Saturday, February 16, 2008

From Telephone Ringing in the Labyrinth. I think this is Rich's best book in years. It seems more focused, more engaged.


LONG AFTER STEVENS

A locomotive pushing through snow in the mountains
more modern than the will

to be modern . . . The mountain's profile
in undefiled snow disdains

definitions of poetry . . . It was always
indefinite, task and destruction

the laser eye of the poet . . . her blind eye
her moment-stricken eye . . . her unblinking eye

She had to get down from the blocked train
lick snow from bare cupped hands

taste what had soared into that air
— local cinders, steam of the fast machine

clear her palate with a breath . . .distinguish
through tumbling whiteness . . . figures

frozen . . . figures advancing
weapons at the ready
for the new password

She had to feel her tongue
freeze and burn at once

instrument searching, probing
toward a foreign tongue


I love the central image of this poem, the blocked train.

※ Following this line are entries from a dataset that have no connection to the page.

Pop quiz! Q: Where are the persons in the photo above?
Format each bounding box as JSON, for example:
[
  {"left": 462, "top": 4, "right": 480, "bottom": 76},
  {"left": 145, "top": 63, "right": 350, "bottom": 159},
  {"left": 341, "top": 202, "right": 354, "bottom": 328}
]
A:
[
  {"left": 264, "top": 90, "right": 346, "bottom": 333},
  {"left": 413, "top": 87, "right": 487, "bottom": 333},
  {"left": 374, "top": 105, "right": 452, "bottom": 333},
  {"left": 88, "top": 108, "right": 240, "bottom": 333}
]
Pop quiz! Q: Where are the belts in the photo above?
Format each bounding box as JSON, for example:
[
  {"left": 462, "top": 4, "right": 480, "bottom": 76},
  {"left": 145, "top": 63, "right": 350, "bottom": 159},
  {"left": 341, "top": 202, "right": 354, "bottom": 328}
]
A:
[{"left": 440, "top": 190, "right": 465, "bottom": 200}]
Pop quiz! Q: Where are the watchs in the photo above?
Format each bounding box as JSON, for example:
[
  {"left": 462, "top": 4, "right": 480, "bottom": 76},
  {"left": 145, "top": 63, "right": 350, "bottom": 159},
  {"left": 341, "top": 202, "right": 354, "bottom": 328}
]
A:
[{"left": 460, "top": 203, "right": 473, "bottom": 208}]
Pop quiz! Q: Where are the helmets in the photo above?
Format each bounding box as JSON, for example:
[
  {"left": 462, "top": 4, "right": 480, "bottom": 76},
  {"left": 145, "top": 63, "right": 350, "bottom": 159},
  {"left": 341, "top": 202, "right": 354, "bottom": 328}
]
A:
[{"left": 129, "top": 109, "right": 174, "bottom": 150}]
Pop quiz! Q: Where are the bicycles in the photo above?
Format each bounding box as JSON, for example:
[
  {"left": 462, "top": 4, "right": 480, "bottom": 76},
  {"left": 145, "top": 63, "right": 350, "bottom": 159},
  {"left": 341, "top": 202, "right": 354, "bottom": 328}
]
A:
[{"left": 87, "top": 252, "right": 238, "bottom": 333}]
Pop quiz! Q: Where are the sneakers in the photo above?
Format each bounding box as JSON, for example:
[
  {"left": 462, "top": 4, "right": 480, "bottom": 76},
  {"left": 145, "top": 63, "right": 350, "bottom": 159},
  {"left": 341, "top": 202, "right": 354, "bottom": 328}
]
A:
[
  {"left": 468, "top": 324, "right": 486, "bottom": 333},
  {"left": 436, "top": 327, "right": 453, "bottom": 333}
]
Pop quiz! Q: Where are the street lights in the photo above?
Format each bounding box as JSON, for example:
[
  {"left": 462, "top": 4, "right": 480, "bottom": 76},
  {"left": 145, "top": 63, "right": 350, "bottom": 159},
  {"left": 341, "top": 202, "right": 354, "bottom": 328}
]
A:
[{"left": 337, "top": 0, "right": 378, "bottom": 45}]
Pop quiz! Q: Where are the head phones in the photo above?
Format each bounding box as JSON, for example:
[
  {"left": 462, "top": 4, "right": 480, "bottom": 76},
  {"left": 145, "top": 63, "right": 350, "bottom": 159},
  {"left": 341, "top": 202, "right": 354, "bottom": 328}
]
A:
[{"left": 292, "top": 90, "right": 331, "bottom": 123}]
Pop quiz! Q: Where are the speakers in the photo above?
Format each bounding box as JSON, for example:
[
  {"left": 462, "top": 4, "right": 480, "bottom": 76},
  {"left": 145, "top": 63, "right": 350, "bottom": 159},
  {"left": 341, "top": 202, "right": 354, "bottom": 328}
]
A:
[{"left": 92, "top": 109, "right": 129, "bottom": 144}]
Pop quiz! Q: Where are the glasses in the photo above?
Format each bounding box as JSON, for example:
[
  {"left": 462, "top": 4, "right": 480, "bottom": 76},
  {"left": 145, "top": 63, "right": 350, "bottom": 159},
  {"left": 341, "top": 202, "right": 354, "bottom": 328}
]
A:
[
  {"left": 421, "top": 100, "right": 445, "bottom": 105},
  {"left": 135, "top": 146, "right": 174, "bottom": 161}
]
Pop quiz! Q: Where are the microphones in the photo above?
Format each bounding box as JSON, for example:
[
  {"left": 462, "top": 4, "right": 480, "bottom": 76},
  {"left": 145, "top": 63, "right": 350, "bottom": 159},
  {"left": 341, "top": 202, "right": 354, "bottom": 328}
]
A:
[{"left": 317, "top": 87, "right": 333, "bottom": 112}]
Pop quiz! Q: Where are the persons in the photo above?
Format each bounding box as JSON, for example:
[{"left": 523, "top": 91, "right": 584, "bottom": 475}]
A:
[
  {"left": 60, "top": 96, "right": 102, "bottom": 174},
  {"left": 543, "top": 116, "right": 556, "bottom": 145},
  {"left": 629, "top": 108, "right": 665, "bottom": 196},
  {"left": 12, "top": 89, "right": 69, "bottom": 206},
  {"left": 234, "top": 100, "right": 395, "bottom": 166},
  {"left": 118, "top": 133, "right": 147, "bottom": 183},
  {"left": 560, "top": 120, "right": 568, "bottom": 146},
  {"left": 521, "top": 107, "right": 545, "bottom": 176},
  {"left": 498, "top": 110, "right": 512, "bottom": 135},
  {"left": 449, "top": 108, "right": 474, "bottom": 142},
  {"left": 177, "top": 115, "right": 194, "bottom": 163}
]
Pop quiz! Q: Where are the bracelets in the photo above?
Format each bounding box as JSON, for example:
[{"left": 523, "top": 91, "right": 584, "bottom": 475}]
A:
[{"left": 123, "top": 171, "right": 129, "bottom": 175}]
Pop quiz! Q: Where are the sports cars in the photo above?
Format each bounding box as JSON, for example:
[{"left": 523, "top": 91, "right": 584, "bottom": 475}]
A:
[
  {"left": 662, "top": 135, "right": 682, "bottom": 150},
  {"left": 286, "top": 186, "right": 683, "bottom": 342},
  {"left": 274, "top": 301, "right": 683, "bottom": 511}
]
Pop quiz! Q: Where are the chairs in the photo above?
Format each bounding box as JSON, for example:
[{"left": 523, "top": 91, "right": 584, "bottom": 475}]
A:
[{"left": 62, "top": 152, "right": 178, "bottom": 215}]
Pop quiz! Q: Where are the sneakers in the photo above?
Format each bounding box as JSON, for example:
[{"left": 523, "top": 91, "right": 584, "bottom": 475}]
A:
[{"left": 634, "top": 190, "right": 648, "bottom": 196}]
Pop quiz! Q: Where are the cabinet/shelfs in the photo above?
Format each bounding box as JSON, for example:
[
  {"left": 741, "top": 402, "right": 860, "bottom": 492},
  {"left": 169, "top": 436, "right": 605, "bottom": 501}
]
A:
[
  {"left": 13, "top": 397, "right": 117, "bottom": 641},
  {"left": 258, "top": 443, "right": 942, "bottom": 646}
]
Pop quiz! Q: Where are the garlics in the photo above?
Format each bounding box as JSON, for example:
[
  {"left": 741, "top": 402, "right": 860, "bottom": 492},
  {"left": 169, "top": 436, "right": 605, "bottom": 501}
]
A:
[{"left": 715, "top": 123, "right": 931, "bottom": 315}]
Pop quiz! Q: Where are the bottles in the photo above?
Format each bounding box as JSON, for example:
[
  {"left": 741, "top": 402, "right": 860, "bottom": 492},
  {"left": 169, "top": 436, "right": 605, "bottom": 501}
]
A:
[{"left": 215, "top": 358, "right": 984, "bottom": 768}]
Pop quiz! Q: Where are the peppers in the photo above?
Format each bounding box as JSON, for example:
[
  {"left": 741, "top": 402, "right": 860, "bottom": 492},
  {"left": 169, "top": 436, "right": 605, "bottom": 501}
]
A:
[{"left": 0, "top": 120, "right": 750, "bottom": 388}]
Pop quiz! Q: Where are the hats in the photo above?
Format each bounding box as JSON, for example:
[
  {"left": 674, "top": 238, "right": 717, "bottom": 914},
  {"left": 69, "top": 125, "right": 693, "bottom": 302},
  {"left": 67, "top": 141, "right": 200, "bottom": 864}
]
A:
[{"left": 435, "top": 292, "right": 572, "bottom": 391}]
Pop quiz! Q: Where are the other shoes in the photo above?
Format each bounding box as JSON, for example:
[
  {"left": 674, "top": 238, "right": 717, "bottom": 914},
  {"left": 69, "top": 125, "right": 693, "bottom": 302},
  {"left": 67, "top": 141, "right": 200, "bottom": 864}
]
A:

I see it as a commentary on our own current political situation, where we are paradoxically enraged, burning, but frozen, immobilized to act. And I can't help but think that she is referring to, talking back to, Steven's "Snowman."


THE SNOWMAN

One must have a mind of winter
To regard the frost and the boughs
Of the pine-trees crusted with snow;

And have been cold a long time
To behold the junipers shagged with ice,
The spruces rough in the distant glitter

Of the January sun; and not to think
Of any misery in the sound of the wind,
In the sound of a few leaves,

Which is the sound of the land
Full of the same wind
That is blowing in the same bare place

For the listener, who listens in the snow,
And, nothing himself, beholds
Nothing that is not there and the nothing that is.

2 comments:

T. said...

I don't know this Stevens poem; thanks for posting it. The perfect start of a Saturday. (Glad you're back!) --xo, T.

C. H. said...

Just a note to say thanks for the comment you left on my blog about the Larry King poem. What a f'ing world we live in!